*Document text*:

____

Happy Wednesday! A former social worker is currently on an “I Will Listen” tour of Canada, setting up a table and two chairs in cities and towns across the country to lend strangers a sympathetic ear for free. Finally, someone who will listen to Declan’s ruminations on the Cubs.
Quick Hits: Today’s Top Stories
- Israeli Prime Minister Benjamin Netanyahu on Tuesday recalled to Israel the team that had been in Doha, Qatar, to negotiate a ceasefire and hostage deal with Hamas. The decision came amid what Qatar’s prime minister described as “fundamental differences” between the two sides, as the Israeli military continues airstrikes on terrorist targets and expands its ground operations in Gaza. Meanwhile, Israel gave the United Nations permission to transport 93 aid trucks into the Strip on Tuesday, amid mounting international pressure to ramp up the delivery of food and medical supplies to the besieged enclave. On Monday, Canada, the United Kingdom, and France announced plans to undertake “concrete actions” against Israel, including the implementation of sanctions, should it continue the renewed offensive.
- Lawyers for two immigrants from Burma and Vietnam said Tuesday that the Trump administration had deported their clients to South Sudan in defiance of a federal court order. The lawyers made the allegations in an emergency appeal to U.S. District Judge Brian Murphy, who on May 7 issued an order barring the administration from deporting immigrants to any country where they are not citizens without due process. Following an emergency hearing on Tuesday, Murphy ruled that the government must “maintain custody and control” of deportees to South Sudan and other third countries to ensure the “practical feasibility of return” in the event the court deems the removals unlawful, adding that he expects the immigrants to be “treated humanely.”

____

*Dataset section*:

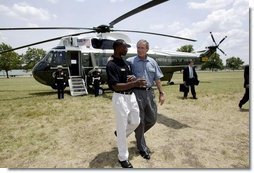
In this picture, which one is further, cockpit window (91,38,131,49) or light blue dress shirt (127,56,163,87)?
cockpit window (91,38,131,49)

____

*What you have to do*: How many aid trucks did Israel allow the United Nations to bring into the Strip on Tuesday, according to the news roundup?

*Expected answer*: 93